He tries to be artful about it. The script intersperses the episodes featuring Holiday with present-day (1989) scenes that alternate between Alack Sinner, Muñoz and Sampayo’s recurring private-eye character, and an entertainment journalist who is writing a story about Holiday for the thirtieth anniversary of her death. The journalist is a smug, yuppie ass who has never heard of Holiday before receiving the assignment. Sinner, on the other hand, is haunted by his two encounters with Holiday when she was alive. The first was during his childhood, and the second was as a young police officer. The structure is a basic modernist exercise in building a story through the juxtaposition of perspectives. Sampayo contrasts the person who doesn’t remember Holiday at all with a man who remembers her more than he perhaps should. The two of them are further juxtaposed with Holiday herself. The device offers no insight into anything. It only serves to dampen the garishness of the Holiday scenes and give the book an elegiac tone.
One wonders if the script was originally intended for a television or screen treatment of Holiday’s life. That would explain why the singing scenes are so unimaginatively handled, and why others seem designed for Holiday’s recordings to be used on the soundtrack as a counterpoint to the action. (This is especially the case with her most famous recording, “Strange Fruit.” The book gives the reader a great deal of build-up to the song, but there’s no follow-through.) Oddly enough, it might also explain why the Sinner character is featured. There’s no good reason for him to be used in the role he’s given. An original character would have worked at least as well, and it wouldn’t have seemed arbitrary--the only apparent reason for Sinner’s presence is to create a link between this book and Muñoz and Sampayo’s other work. But whatever the script’s origins, its biggest failing is that it hasn’t made for good comics. Apart from the shallowness of its content, it plays to almost none of the medium’s strengths. If anything, it only highlights the weaknesses. Muñoz does a handsome job of illustrating it, but for a reader, that shouldn’t be enough.
Note: The book’s back cover features a quote from jazz critic Stanley Crouch’s afterword that appears to be a testimonial. This is misleading. The “Billie Holiday” referred to in the quote is the singer, not the book. Crouch’s afterword is an essay reflecting on Holiday’s life and legacy. There is no mention of Muñoz and Sampayo’s story anywhere in it.

┄┄┄┄┄┄

* **What is being asked**
Answer these questions using the review of the Billie Holiday comic:
(a) In what year are the present-day scenes set?
(b) Which recording does the review identify as Holiday's most famous?
(c) Who wrote the book's afterword?
The listing comes from a separate, unrelated source.

┄┄┄┄┄┄

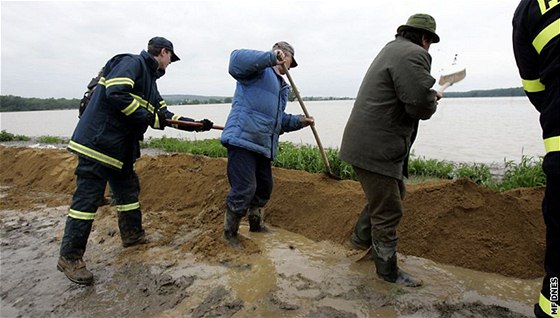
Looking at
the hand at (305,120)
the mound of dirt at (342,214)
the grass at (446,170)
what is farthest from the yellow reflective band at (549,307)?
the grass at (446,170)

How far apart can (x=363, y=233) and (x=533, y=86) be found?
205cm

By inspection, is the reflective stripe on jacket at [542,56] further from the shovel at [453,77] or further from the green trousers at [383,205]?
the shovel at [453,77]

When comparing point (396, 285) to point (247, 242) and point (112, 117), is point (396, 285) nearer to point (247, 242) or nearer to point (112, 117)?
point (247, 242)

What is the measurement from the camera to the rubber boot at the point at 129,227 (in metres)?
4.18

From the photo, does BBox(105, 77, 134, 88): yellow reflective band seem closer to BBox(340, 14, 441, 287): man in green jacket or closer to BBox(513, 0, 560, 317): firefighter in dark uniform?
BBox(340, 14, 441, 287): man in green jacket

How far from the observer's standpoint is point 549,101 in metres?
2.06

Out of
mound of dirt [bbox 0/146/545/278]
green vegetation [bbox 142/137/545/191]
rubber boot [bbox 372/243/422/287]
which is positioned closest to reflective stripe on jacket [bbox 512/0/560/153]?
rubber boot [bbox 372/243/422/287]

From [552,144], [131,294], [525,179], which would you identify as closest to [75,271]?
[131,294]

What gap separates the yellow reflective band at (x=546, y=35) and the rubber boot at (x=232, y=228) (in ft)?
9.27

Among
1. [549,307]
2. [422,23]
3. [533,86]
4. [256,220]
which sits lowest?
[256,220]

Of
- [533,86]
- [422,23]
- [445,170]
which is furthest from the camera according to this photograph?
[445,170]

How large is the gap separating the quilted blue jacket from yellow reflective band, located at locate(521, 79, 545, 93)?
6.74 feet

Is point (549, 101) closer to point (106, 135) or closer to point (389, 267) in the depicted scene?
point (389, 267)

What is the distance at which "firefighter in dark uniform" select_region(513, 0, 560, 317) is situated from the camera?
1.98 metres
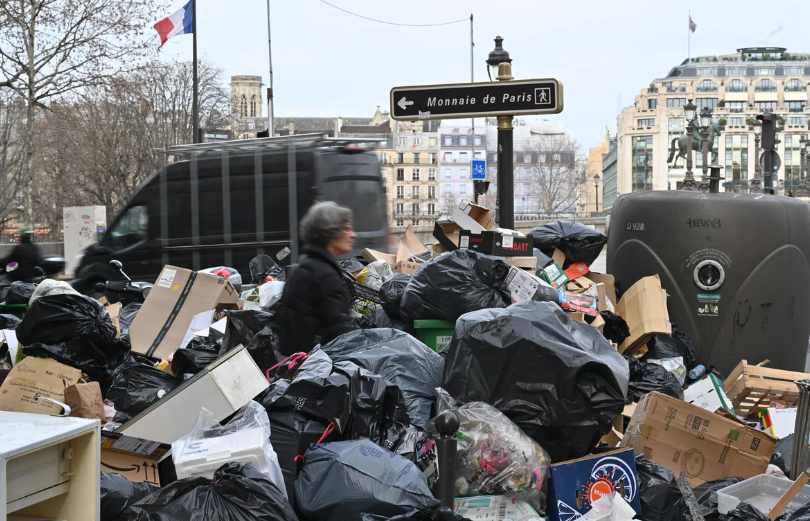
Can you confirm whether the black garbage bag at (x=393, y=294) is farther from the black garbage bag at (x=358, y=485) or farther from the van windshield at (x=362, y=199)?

┄┄┄┄┄┄

* **In response**
(a) 1989
(b) "Strange Fruit"
(c) Jazz critic Stanley Crouch